OBJECTIVE.
Reproduce the records below line for line, including both the wording and the replies, and omit the pictures from your output.

DATASET EXTRACT.
=====

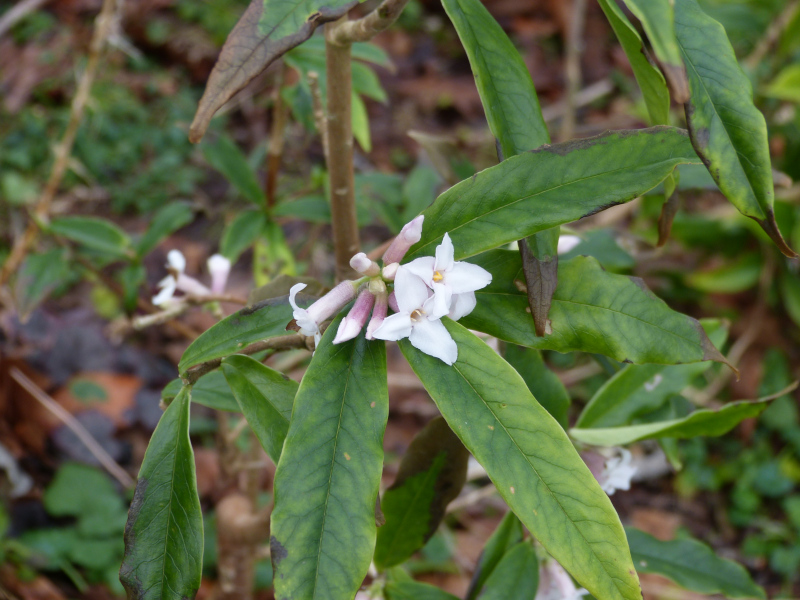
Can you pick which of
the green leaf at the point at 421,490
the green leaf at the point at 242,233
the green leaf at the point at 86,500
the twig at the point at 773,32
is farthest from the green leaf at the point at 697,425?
the twig at the point at 773,32

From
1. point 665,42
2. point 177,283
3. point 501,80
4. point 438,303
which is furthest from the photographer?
point 177,283

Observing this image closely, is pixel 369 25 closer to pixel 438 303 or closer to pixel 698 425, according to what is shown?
pixel 438 303

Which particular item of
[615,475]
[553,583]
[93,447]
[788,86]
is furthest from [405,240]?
[788,86]

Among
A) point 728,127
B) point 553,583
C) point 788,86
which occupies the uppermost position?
point 728,127

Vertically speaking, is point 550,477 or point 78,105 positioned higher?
point 78,105

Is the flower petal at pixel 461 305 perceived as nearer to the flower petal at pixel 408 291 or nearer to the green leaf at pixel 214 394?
the flower petal at pixel 408 291

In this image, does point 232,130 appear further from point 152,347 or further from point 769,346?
point 769,346
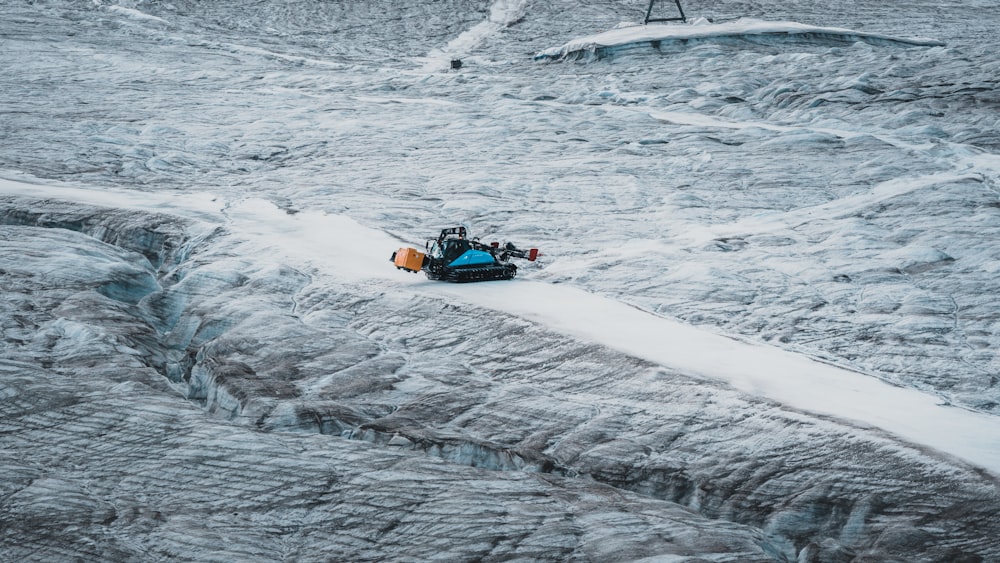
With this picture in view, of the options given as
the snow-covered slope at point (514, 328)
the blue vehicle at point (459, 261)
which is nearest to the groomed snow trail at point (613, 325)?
the snow-covered slope at point (514, 328)

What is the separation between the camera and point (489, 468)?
40.0 feet

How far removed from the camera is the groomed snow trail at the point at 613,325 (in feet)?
41.2

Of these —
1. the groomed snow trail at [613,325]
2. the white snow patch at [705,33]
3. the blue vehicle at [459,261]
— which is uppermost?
the white snow patch at [705,33]

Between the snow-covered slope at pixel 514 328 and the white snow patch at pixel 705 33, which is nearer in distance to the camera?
the snow-covered slope at pixel 514 328

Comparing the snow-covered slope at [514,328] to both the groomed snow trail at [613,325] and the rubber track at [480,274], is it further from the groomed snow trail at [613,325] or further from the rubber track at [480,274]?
the rubber track at [480,274]

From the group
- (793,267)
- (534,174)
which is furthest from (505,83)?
(793,267)

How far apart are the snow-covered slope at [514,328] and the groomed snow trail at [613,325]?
0.08 meters

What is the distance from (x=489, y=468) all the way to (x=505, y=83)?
30.0 meters

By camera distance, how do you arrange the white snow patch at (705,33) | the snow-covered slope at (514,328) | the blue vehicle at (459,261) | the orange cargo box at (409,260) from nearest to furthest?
the snow-covered slope at (514,328) < the orange cargo box at (409,260) < the blue vehicle at (459,261) < the white snow patch at (705,33)

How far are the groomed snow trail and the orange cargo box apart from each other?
1.20 feet

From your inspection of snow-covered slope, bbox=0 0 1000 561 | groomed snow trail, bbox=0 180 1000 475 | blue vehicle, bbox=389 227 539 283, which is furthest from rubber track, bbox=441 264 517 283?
snow-covered slope, bbox=0 0 1000 561

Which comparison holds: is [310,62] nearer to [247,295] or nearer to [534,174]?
[534,174]

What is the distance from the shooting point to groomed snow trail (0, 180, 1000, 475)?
1257cm

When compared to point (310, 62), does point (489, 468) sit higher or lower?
lower
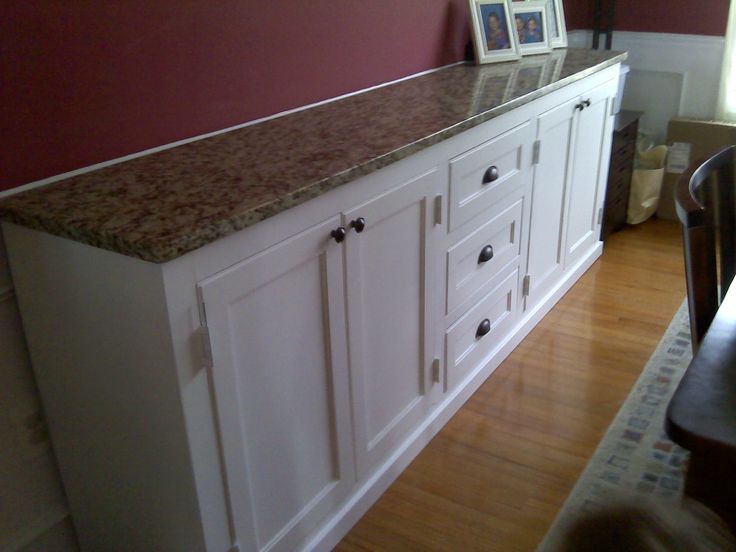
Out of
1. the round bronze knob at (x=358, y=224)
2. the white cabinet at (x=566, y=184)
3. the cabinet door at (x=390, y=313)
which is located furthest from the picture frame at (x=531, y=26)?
the round bronze knob at (x=358, y=224)

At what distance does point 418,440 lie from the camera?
7.31 feet

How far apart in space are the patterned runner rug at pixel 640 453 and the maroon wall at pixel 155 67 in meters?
1.34

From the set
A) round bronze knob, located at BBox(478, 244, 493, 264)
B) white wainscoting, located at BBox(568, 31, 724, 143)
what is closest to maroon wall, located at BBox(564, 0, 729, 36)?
white wainscoting, located at BBox(568, 31, 724, 143)

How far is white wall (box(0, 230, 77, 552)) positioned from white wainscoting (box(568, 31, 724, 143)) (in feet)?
11.0

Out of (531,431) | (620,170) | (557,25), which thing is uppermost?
(557,25)

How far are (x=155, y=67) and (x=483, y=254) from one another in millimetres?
1124

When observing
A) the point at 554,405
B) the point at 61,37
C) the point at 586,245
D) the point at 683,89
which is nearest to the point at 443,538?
the point at 554,405

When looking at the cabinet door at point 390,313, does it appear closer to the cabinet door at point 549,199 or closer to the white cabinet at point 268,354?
the white cabinet at point 268,354

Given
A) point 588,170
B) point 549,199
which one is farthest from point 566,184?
point 588,170

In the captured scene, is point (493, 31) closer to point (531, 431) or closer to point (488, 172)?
point (488, 172)

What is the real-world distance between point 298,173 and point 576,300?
1902 millimetres

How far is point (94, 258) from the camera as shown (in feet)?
4.48

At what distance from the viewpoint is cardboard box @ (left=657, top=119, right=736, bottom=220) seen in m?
3.78

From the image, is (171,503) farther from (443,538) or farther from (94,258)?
(443,538)
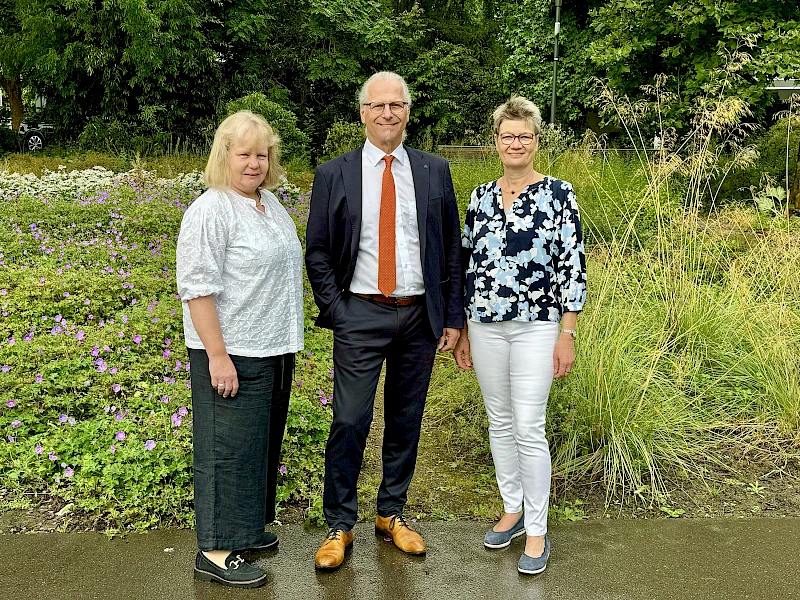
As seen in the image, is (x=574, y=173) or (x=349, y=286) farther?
(x=574, y=173)

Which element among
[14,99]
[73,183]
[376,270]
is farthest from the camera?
[14,99]

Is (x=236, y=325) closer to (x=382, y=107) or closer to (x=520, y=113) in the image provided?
Result: (x=382, y=107)

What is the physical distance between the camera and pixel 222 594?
3.18 m

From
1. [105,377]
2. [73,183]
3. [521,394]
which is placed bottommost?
[105,377]

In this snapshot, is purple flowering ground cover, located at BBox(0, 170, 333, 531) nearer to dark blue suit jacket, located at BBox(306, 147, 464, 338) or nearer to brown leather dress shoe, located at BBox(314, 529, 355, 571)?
brown leather dress shoe, located at BBox(314, 529, 355, 571)

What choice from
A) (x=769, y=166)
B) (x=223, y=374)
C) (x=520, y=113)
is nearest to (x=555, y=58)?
(x=769, y=166)

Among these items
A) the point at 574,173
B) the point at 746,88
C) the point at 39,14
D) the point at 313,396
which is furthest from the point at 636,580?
the point at 39,14

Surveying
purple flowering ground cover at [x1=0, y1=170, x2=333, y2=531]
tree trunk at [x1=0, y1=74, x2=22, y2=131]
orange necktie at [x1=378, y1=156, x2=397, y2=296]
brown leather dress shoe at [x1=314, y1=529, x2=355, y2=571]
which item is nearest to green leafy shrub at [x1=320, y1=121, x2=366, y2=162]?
purple flowering ground cover at [x1=0, y1=170, x2=333, y2=531]

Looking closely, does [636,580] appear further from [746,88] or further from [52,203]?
[746,88]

=====

WORKED ANSWER.
Can you pick which of
the green leaf at the point at 421,490
the green leaf at the point at 242,233
the green leaf at the point at 86,500
the twig at the point at 773,32
is farthest from the green leaf at the point at 697,425?
the twig at the point at 773,32

From
1. point 665,42
2. point 177,283
3. point 501,80
4. point 438,303
which is furthest from the photographer?
point 177,283

Observing this image closely, is pixel 369 25 closer to pixel 438 303 or closer to pixel 698 425, according to what is shown?
pixel 438 303

Which particular item of
[615,475]
[553,583]
[93,447]
[788,86]
is furthest from [405,240]?
[788,86]

Among
A) point 728,127
B) point 553,583
C) point 788,86
which occupies the uppermost position?
point 728,127

Vertically speaking, is point 550,477 or point 78,105 positioned higher?
point 78,105

Is the flower petal at pixel 461 305 perceived as nearer to the flower petal at pixel 408 291 or nearer to the green leaf at pixel 214 394?
the flower petal at pixel 408 291

In this image, does point 232,130 appear further from point 152,347 or further from point 769,346?
point 769,346
With this picture in view, of the options given as
the snow-covered slope at point (514, 328)
the blue vehicle at point (459, 261)
which is nearest to the groomed snow trail at point (613, 325)?
the snow-covered slope at point (514, 328)

What is the separation between the camera and point (489, 468)?
40.0 feet

How far removed from the camera is the groomed snow trail at the point at 613,325 (in feet)?
41.2

Of these —
1. the groomed snow trail at [613,325]
2. the white snow patch at [705,33]
3. the blue vehicle at [459,261]
— which is uppermost?
the white snow patch at [705,33]

Between the snow-covered slope at pixel 514 328 and the white snow patch at pixel 705 33, which is nearer in distance to the camera?
the snow-covered slope at pixel 514 328

Comparing the snow-covered slope at [514,328] to both the groomed snow trail at [613,325] and the rubber track at [480,274], is it further from the groomed snow trail at [613,325] or further from the rubber track at [480,274]?
the rubber track at [480,274]

From the group
- (793,267)
- (534,174)
which is furthest from (505,83)?
(793,267)

How far apart are the snow-covered slope at [514,328] and the groomed snow trail at [613,325]?
0.08 meters

What is the distance from (x=489, y=468) all the way to (x=505, y=83)?
30.0 meters

By camera distance, how do you arrange the white snow patch at (705,33) | the snow-covered slope at (514,328) | the blue vehicle at (459,261) | the orange cargo box at (409,260) from nearest to furthest?
the snow-covered slope at (514,328) < the orange cargo box at (409,260) < the blue vehicle at (459,261) < the white snow patch at (705,33)

How far are the groomed snow trail and the orange cargo box apart from each other?
1.20 feet

From your inspection of snow-covered slope, bbox=0 0 1000 561 | groomed snow trail, bbox=0 180 1000 475 | blue vehicle, bbox=389 227 539 283, which is furthest from rubber track, bbox=441 264 517 283?
snow-covered slope, bbox=0 0 1000 561

Which comparison holds: is [310,62] nearer to [247,295] or nearer to [534,174]?
[534,174]

What is the distance from the shooting point to groomed snow trail (0, 180, 1000, 475)?
1257cm

When compared to point (310, 62), does point (489, 468) sit higher or lower?
lower
Out of
1. the round bronze knob at (x=358, y=224)
2. the white cabinet at (x=566, y=184)
3. the cabinet door at (x=390, y=313)
which is located furthest from the picture frame at (x=531, y=26)?
the round bronze knob at (x=358, y=224)

At what distance does point 418,440 lie from the camera?
7.31 feet

How far apart in space are the patterned runner rug at pixel 640 453 and the maroon wall at pixel 155 67 in meters?
1.34

From the set
A) round bronze knob, located at BBox(478, 244, 493, 264)
B) white wainscoting, located at BBox(568, 31, 724, 143)
what is closest to maroon wall, located at BBox(564, 0, 729, 36)?
white wainscoting, located at BBox(568, 31, 724, 143)

How far is white wall (box(0, 230, 77, 552)) positioned from white wainscoting (box(568, 31, 724, 143)) (in feet)?
11.0

Out of (531,431) | (620,170) | (557,25), which thing is uppermost?
(557,25)

How far are (x=155, y=67) and (x=483, y=254) from one another in millimetres?
1124

When observing
A) the point at 554,405
B) the point at 61,37
C) the point at 586,245
D) the point at 683,89
which is nearest to the point at 443,538?
the point at 554,405

When looking at the cabinet door at point 390,313, does it appear closer to the cabinet door at point 549,199 or closer to the white cabinet at point 268,354?
the white cabinet at point 268,354

Given
A) point 588,170
B) point 549,199
which one is farthest from point 566,184?
point 588,170

In the captured scene, is point (493, 31) closer to point (531, 431) or closer to point (488, 172)?
point (488, 172)

What is the real-world distance between point 298,173 and point 576,300?
1902 millimetres

How far is point (94, 258) from the camera as shown (in feet)?
4.48

At what distance from the viewpoint is cardboard box @ (left=657, top=119, right=736, bottom=220) seen in m?
3.78

From the image, is (171,503) farther from (443,538) or farther from (94,258)?
(443,538)
As seen in the image, is (x=574, y=173) or (x=349, y=286) farther?
(x=574, y=173)

Which element among
[14,99]
[73,183]
[376,270]
is farthest from the camera?
[14,99]

Is (x=236, y=325) closer to (x=382, y=107) or closer to (x=520, y=113) in the image provided?
Result: (x=382, y=107)

What is the physical distance between the camera and pixel 222 594?
3.18 m

From
1. [105,377]
2. [73,183]
3. [521,394]
which is placed bottommost?
[105,377]

In this snapshot, is purple flowering ground cover, located at BBox(0, 170, 333, 531) nearer to dark blue suit jacket, located at BBox(306, 147, 464, 338) or nearer to brown leather dress shoe, located at BBox(314, 529, 355, 571)?
brown leather dress shoe, located at BBox(314, 529, 355, 571)

What choice from
A) (x=769, y=166)
B) (x=223, y=374)
C) (x=520, y=113)
is nearest to (x=555, y=58)?
(x=769, y=166)

Among these items
A) the point at 574,173
B) the point at 746,88
C) the point at 39,14
D) the point at 313,396
which is furthest from the point at 636,580?
the point at 39,14

Surveying
purple flowering ground cover at [x1=0, y1=170, x2=333, y2=531]
tree trunk at [x1=0, y1=74, x2=22, y2=131]
orange necktie at [x1=378, y1=156, x2=397, y2=296]
brown leather dress shoe at [x1=314, y1=529, x2=355, y2=571]
which item is nearest to green leafy shrub at [x1=320, y1=121, x2=366, y2=162]?
purple flowering ground cover at [x1=0, y1=170, x2=333, y2=531]

Looking closely, does [636,580] appear further from [746,88] or further from [52,203]?
[746,88]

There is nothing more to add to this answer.